On Thursday, The social media giant, Facebook announced that the company will be donating computer servers to a number of research institutions across Europe, starting with Germany, to accelerate research efforts into artificial intelligence (AI) and machine learning. The Facebook founder and chief Mark Zuckerberg was in Berlin to receive a prize from German publisher Axel Springer and announced that the group would donate a total of 25 servers.
According to the company’s post, the first donation will go to Prof.
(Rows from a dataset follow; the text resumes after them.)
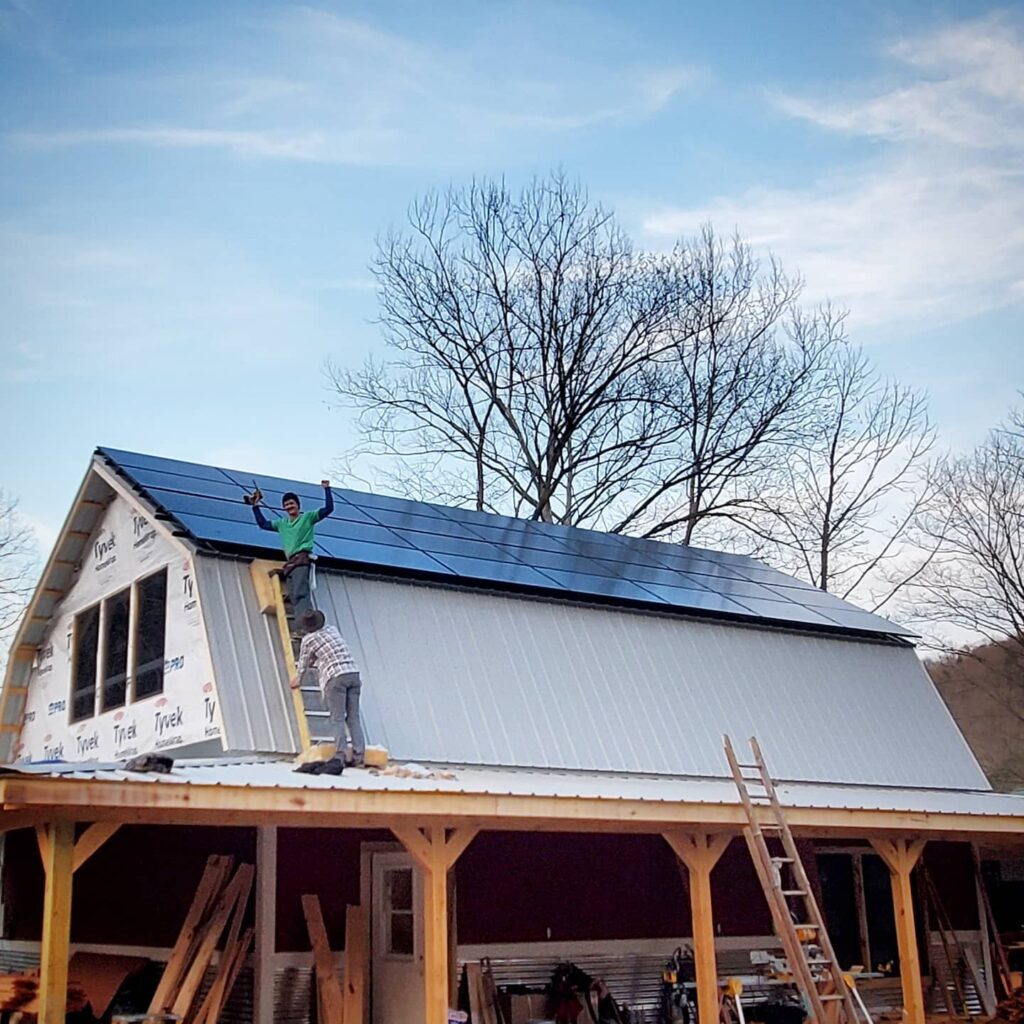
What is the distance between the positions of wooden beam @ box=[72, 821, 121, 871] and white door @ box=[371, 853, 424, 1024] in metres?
4.40

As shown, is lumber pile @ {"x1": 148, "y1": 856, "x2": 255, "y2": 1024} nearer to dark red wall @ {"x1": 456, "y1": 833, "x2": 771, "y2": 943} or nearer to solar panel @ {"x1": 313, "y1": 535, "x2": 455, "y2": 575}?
dark red wall @ {"x1": 456, "y1": 833, "x2": 771, "y2": 943}

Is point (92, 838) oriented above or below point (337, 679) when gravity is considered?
below

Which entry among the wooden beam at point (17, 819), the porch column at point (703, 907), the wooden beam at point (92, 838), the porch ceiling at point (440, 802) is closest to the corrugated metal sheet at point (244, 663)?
the porch ceiling at point (440, 802)

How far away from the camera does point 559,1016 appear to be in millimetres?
13336

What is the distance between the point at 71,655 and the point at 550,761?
21.3ft

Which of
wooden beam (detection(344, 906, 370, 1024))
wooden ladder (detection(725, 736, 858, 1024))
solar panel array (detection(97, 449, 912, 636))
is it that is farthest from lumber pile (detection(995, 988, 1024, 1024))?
wooden beam (detection(344, 906, 370, 1024))

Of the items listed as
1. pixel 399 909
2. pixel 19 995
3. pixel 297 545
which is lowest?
pixel 19 995

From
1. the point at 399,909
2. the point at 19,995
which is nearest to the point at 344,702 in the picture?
the point at 399,909

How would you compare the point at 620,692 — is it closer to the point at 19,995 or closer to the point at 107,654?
the point at 107,654

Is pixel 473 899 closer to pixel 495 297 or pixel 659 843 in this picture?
pixel 659 843

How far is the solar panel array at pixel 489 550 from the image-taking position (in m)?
14.3

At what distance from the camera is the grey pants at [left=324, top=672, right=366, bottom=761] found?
11.3 m

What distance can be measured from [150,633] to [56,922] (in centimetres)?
563

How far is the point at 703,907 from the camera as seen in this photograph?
11.8 metres
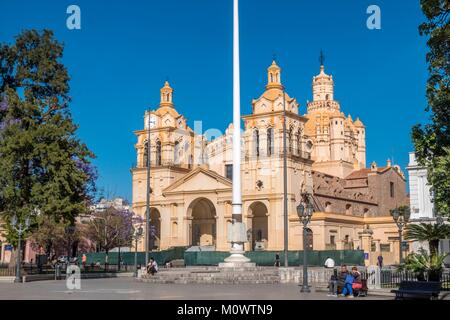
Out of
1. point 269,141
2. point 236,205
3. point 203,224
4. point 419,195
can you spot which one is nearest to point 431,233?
point 236,205

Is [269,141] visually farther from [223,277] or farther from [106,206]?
[223,277]

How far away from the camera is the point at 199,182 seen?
7288cm

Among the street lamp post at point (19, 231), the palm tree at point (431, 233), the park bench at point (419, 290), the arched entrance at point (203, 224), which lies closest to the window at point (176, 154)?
the arched entrance at point (203, 224)

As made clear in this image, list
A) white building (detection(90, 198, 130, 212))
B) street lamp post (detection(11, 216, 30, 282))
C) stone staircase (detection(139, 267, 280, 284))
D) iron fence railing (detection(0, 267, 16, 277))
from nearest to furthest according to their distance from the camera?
stone staircase (detection(139, 267, 280, 284)) < street lamp post (detection(11, 216, 30, 282)) < iron fence railing (detection(0, 267, 16, 277)) < white building (detection(90, 198, 130, 212))

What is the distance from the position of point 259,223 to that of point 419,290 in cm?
5328

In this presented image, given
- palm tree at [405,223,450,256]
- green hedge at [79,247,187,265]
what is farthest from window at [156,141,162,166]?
palm tree at [405,223,450,256]

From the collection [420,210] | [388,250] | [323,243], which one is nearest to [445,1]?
[420,210]

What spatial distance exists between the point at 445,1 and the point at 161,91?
62614 mm

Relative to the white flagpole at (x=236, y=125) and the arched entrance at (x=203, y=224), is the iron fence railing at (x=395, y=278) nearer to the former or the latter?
the white flagpole at (x=236, y=125)

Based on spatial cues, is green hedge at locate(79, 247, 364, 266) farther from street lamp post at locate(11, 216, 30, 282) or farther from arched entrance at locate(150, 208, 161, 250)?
street lamp post at locate(11, 216, 30, 282)

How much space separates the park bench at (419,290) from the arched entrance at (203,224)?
56.1 m

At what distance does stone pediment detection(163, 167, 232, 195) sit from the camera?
71.0 metres

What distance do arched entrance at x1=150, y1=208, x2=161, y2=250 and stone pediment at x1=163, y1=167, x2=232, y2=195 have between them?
461 centimetres

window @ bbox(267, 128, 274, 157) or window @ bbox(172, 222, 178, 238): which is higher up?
window @ bbox(267, 128, 274, 157)
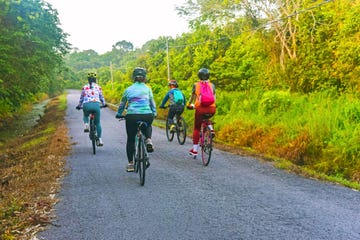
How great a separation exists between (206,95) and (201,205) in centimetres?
368

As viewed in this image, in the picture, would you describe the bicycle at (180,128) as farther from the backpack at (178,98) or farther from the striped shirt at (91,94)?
the striped shirt at (91,94)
Klaus-Robert Müller of The Technical University of Berlin, currently occupied with machine learning at the university’s Institute of Software Engineering and Theoretical Computer Science. Müller’s immediate scope with the new equipment, which will also come with technical support, will be research into image analysis of breast cancer and the chemical modelling of molecules.
Dr Müller commented in the announcement “This partnership comes at exactly the right moment for AI research in Germany. It will help us as we study two very hard and computationally intense learning problems around image analysis of breast cancer and chemical modelling of molecules. The new servers will help us speed up our research cycles and do better AI research much faster.” In addition to the provision of the GPU servers – technical details of which have not been revealed yet – Facebook will work with the EU recipients to ensure that the partners have suitable software to run the servers, and will envoy researchers to participate in the new server-based projects.
The initiative comes through the Facebook AI Research (FAIR) program, which was set up in 2013 and handles a wide variety of interesting projects, most particularly in the subject perhaps dearest to Facebook’s corporate heart – image recognition.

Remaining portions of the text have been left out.